▶ [Il problema]: Riporta per intero, senza alcuna modifica, l'intervista ad Alan Zamboni.

▶ [Fonte]:
————

30 novembre 2010

Intervista a Alan Zamboni, autore di "L'ultimo quadro di Van Gogh"

L'autore

Alan Zamboni nasce a Brescia; comincia a scrivere canzoni negli Anni ’90. Il suo lavoro di cantautore si è concretizzato nel 2001 con la pubblicazione del disco Jirandolita Gupil seguito, nel 2006, da Mise en abyme. Collabora come scrittore di testi con diversi musicisti. Nel 2002 è tra i 10 finalisti del Premio Nazionale di Musica d’autore del Comune di Sermide. Nello stesso anno le sue liriche Poesia, La sedia a dondolo e Scatola di numeri vengono inserite nell’antologia del Premio Internazionale di Poesia Age Bassi. Ha vinto il secondo premio al concorso internazionale di narrativa Guido Gozzano; con il brano Occhi, i miei i tuoi ha ricevuto una menzione speciale al XVIII Premio internazionale di poesia Nosside. Per Infinito edizioni ha pubblicato Grecia, solo ritorno (2008) e L'ultimo quadro di van Gogh (2010).



Il libro

Luglio 1891, Auvers-sur-Oise. Un misterioso personaggio prende alloggio presso la locanda Ravoux, dove un anno prima è morto Vincent Van Gogh. Da subito dimostra un insolito interesse sugli ultimi istanti di vita del pittore. Chi è quest'uomo? Cosa sta cercando con tanta ostinazione?






L'intervista



1. La ringrazio di aver accettato di scambiare quattro chiacchiere con me, ma soprattutto di avermi dato la possibilità di conoscere il suo lavoro.

Grazie a voi per avermi dato questa opportunità!

————

Voci di domande basate su scene:
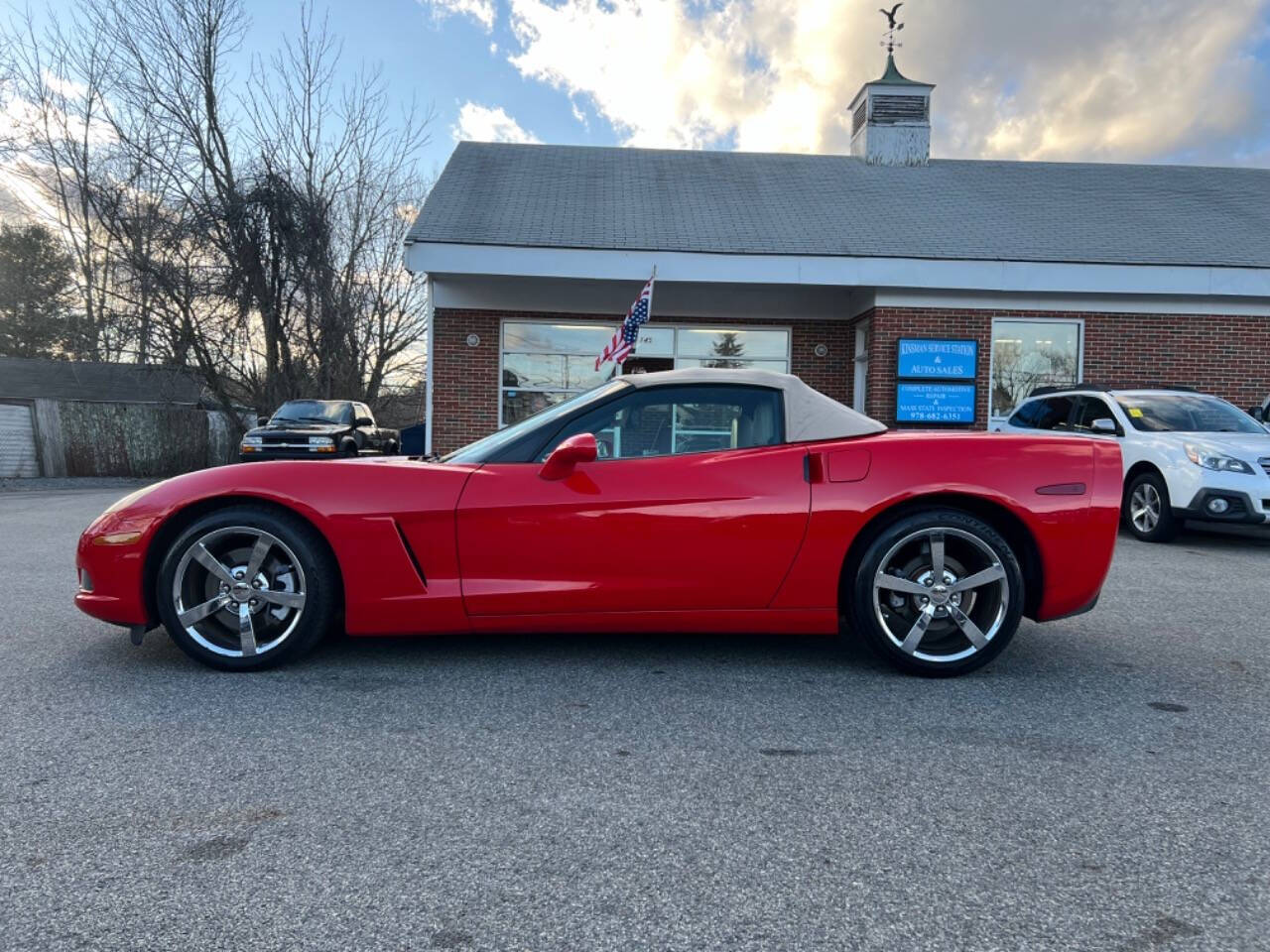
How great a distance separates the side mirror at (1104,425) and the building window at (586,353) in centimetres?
554

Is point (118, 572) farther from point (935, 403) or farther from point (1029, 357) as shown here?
point (1029, 357)

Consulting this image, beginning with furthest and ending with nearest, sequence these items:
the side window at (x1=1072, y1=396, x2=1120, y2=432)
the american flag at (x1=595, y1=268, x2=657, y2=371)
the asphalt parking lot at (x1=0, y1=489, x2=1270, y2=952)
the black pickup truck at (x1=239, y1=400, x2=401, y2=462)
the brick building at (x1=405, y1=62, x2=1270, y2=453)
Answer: the black pickup truck at (x1=239, y1=400, x2=401, y2=462) → the brick building at (x1=405, y1=62, x2=1270, y2=453) → the american flag at (x1=595, y1=268, x2=657, y2=371) → the side window at (x1=1072, y1=396, x2=1120, y2=432) → the asphalt parking lot at (x1=0, y1=489, x2=1270, y2=952)

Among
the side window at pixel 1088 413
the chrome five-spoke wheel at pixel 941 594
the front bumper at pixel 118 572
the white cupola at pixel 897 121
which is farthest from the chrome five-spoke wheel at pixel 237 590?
the white cupola at pixel 897 121

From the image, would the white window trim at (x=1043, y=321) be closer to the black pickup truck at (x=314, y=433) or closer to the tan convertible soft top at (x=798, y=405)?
the tan convertible soft top at (x=798, y=405)

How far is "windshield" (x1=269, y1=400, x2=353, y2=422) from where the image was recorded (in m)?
15.3

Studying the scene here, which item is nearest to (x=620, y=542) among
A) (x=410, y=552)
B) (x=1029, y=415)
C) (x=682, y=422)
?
(x=682, y=422)

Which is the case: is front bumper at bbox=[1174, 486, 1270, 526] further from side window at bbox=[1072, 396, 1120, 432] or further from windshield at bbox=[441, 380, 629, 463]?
windshield at bbox=[441, 380, 629, 463]

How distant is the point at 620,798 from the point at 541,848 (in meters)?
0.34

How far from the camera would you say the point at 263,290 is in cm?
1952

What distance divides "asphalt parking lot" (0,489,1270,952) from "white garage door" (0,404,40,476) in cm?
1481

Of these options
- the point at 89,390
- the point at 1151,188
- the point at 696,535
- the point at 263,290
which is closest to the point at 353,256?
the point at 263,290

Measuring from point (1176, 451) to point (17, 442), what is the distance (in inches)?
735

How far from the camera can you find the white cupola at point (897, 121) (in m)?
17.2

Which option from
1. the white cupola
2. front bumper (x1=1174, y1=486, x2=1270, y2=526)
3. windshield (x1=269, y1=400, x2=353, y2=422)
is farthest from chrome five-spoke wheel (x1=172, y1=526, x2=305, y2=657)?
the white cupola
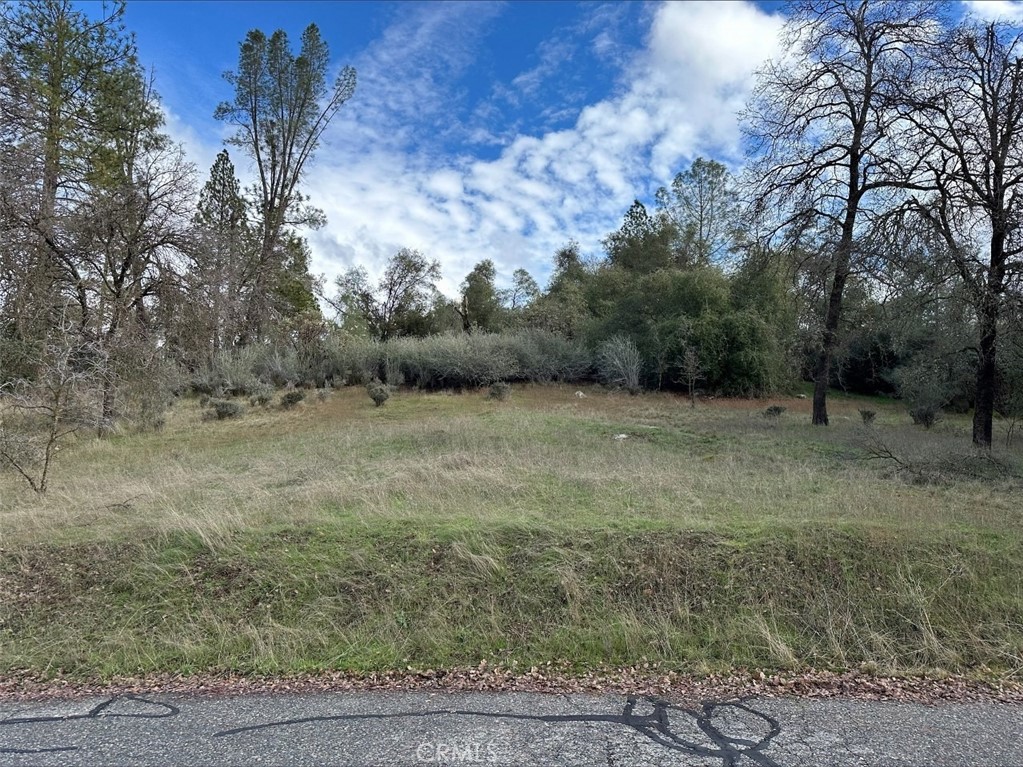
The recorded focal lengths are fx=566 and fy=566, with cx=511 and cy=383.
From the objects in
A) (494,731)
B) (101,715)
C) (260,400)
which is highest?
(260,400)

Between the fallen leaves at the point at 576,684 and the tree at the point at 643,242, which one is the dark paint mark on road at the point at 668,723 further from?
the tree at the point at 643,242

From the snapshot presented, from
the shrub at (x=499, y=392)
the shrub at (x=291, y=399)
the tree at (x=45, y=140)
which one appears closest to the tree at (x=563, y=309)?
the shrub at (x=499, y=392)

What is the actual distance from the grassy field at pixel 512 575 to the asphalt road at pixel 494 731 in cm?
55

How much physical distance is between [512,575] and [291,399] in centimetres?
1970

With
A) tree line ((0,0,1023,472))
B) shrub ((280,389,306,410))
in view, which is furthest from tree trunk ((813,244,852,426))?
shrub ((280,389,306,410))

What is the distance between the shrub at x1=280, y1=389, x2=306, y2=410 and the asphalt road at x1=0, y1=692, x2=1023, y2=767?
19633mm

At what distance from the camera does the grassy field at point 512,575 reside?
13.4 ft

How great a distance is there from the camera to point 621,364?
3003 cm

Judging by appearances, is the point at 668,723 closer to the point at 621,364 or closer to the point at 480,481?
the point at 480,481

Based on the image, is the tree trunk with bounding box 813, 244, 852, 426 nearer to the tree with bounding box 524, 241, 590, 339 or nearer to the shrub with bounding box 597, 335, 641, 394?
the shrub with bounding box 597, 335, 641, 394

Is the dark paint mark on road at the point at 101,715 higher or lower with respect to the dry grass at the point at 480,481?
lower

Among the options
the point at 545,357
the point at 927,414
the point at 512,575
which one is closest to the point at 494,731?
the point at 512,575

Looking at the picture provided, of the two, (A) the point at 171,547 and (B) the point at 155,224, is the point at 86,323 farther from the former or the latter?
(A) the point at 171,547

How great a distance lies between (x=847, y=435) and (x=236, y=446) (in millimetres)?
16452
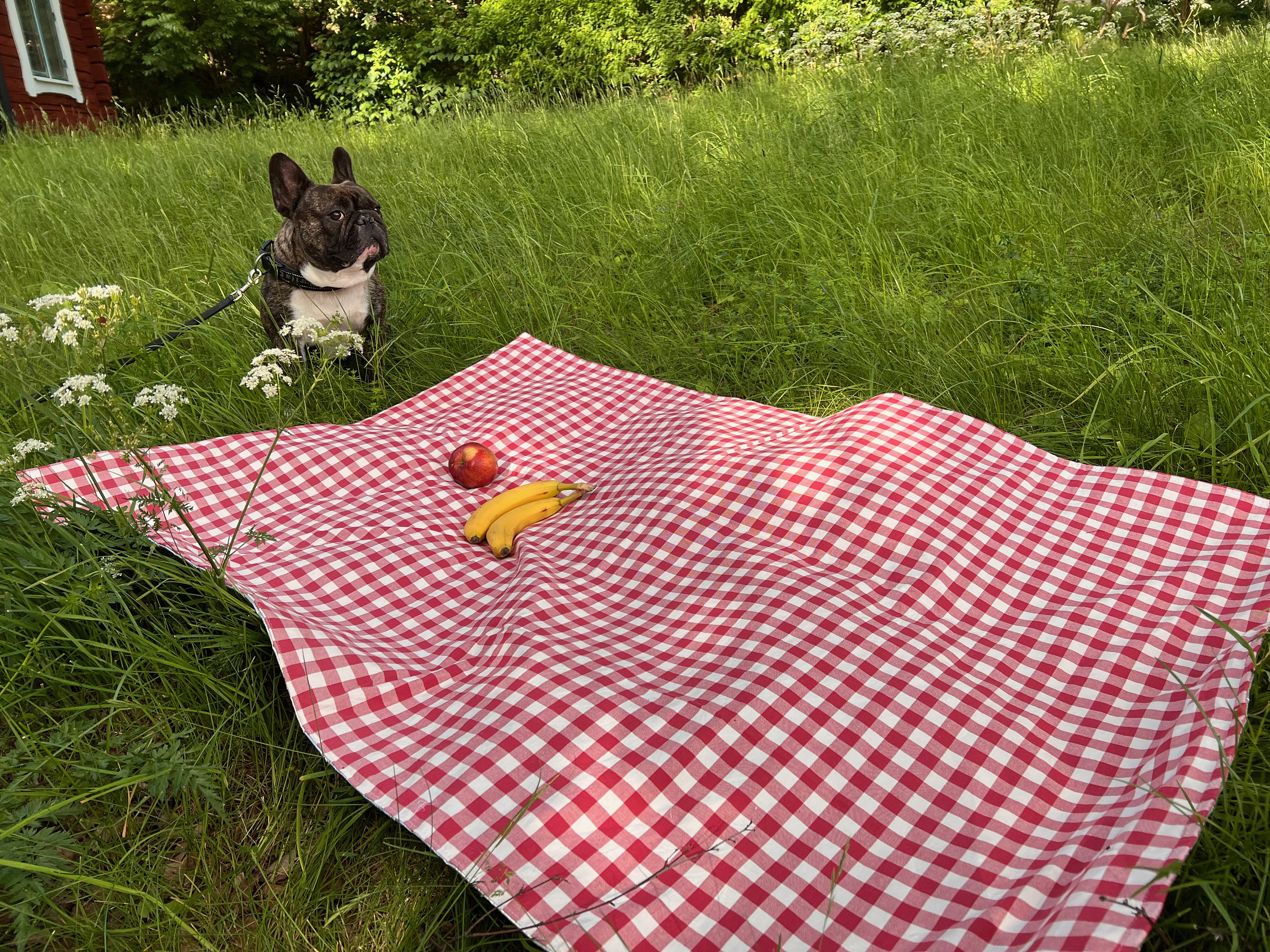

————

▶ [Risposta corretta]:
30 novembre 2010

Intervista a Alan Zamboni, autore di "L'ultimo quadro di Van Gogh"

L'autore

Alan Zamboni nasce a Brescia; comincia a scrivere canzoni negli Anni ’90. Il suo lavoro di cantautore si è concretizzato nel 2001 con la pubblicazione del disco Jirandolita Gupil seguito, nel 2006, da Mise en abyme. Collabora come scrittore di testi con diversi musicisti. Nel 2002 è tra i 10 finalisti del Premio Nazionale di Musica d’autore del Comune di Sermide. Nello stesso anno le sue liriche Poesia, La sedia a dondolo e Scatola di numeri vengono inserite nell’antologia del Premio Internazionale di Poesia Age Bassi. Ha vinto il secondo premio al concorso internazionale di narrativa Guido Gozzano; con il brano Occhi, i miei i tuoi ha ricevuto una menzione speciale al XVIII Premio internazionale di poesia Nosside. Per Infinito edizioni ha pubblicato Grecia, solo ritorno (2008) e L'ultimo quadro di van Gogh (2010).



Il libro

Luglio 1891, Auvers-sur-Oise. Un misterioso personaggio prende alloggio presso la locanda Ravoux, dove un anno prima è morto Vincent Van Gogh. Da subito dimostra un insolito interesse sugli ultimi istanti di vita del pittore. Chi è quest'uomo? Cosa sta cercando con tanta ostinazione?






L'intervista



1. La ringrazio di aver accettato di scambiare quattro chiacchiere con me, ma soprattutto di avermi dato la possibilità di conoscere il suo lavoro.

Grazie a voi per avermi dato questa opportunità!